It's amazing how blasé some people can become when it comes to the formation of an important legal document. They may understand that they need to go forward with this particular piece of paper, but want to get it over and done with as soon as possible so that they can continue with their lives. Sometimes, however, such a document will need to be updated when important events take place and if not, the document may be invalid to a degree. Did you know that this situation may well apply to your last will and testament? Why is this the wrong way to approach the creation of a will and what do you need to be doing instead?
Changes with Time
As you go through life, you will encounter a large number of significant events. All of these can have a bearing on your legal position, the status of your assets and your responsibility for others in your care. The first such event may be a marriage and the next could be the arrival of children. In both of these situations, your obligations have changed significantly and this should prompt you to make a will right away, if you haven't done so before.
It's unfortunate, but nobody can assume that they're going to live to a ripe old age and they should protect their dependents by creating a will as soon as possible. Assuming that you've done this at a relatively easy age, do you think that it is logical to just leave it "as is" until the event of your death?

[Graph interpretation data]

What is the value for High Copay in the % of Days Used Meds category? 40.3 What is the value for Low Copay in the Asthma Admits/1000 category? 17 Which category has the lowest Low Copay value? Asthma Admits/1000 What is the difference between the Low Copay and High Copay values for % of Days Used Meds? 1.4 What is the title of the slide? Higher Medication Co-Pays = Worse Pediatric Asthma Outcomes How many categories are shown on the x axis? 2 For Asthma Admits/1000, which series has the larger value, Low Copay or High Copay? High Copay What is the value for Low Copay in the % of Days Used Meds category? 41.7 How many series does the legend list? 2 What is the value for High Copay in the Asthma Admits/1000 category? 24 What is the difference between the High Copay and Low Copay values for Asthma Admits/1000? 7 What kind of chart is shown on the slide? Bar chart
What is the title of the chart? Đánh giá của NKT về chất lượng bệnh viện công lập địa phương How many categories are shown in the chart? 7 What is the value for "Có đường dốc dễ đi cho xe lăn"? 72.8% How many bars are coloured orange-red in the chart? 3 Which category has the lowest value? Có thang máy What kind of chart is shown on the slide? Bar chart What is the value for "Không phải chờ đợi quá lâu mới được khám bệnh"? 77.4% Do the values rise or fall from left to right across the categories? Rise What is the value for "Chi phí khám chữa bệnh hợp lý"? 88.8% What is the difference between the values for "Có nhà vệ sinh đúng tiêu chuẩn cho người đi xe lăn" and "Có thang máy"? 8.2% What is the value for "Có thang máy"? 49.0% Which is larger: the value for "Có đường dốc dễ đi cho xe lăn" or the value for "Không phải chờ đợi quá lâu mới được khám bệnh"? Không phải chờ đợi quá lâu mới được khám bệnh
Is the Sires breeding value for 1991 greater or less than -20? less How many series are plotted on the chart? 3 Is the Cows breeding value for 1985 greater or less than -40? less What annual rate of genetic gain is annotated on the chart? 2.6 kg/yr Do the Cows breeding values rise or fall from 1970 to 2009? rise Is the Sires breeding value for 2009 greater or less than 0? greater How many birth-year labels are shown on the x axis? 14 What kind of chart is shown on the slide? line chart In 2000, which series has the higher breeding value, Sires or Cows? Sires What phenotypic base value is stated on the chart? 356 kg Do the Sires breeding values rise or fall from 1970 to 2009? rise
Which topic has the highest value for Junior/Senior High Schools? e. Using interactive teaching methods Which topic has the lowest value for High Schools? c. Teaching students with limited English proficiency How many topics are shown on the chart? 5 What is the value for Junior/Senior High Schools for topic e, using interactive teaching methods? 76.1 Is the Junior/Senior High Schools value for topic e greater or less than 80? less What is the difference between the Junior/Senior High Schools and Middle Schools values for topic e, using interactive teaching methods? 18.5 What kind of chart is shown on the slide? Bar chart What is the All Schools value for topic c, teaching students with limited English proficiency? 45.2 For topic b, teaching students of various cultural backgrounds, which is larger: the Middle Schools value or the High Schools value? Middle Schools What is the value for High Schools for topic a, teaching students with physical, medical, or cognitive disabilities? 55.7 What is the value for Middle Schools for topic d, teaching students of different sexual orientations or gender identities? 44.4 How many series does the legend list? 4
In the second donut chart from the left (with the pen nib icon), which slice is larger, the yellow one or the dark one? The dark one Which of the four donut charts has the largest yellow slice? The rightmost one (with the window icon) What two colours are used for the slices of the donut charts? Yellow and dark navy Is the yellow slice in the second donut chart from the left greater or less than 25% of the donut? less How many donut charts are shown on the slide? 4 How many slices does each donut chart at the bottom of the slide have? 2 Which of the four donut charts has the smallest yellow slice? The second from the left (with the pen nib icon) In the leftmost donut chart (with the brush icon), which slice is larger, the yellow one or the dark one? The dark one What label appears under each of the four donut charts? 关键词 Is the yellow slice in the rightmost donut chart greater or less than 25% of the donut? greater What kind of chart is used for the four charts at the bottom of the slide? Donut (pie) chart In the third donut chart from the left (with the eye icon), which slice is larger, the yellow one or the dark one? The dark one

**TASKS TO COMPLETE**
(A) Answer these about the passage on making a will, one per line:
(i) What may happen to a legal document that isn't updated after important events take place?
(ii) Which event is named as possibly the first significant one in life?
(iii) Whom should people protect by creating a will as soon as possible?
(B) Write what comes next in the passage on making a will, picking up after its last sentence.

**TASK RESPONSES**
(A)
(i) It may be invalid to a degree.
(ii) A marriage.
(iii) Their dependents.

(B)
Of course, other events are going to take place during your life and it's likely that you will accumulate additional assets. If you don't update your will whenever these situations arise, how is that document going to be relevant in the future?
Other Things to Remember
You may also have to consider other details, which could change as time goes on. For example, you may name an executor in the document who could pass away themselves, prompting you to choose somebody in their place. You may also find that details associated with your superannuation fund change, especially if you opt to self-manage this fund, as many people in this country are opting to do.
Taking Action Now
So, if it's been a long time since you created your will and you haven't updated the document since that time, have a word with an attorney to help you bring it up to date and protect all your dependents.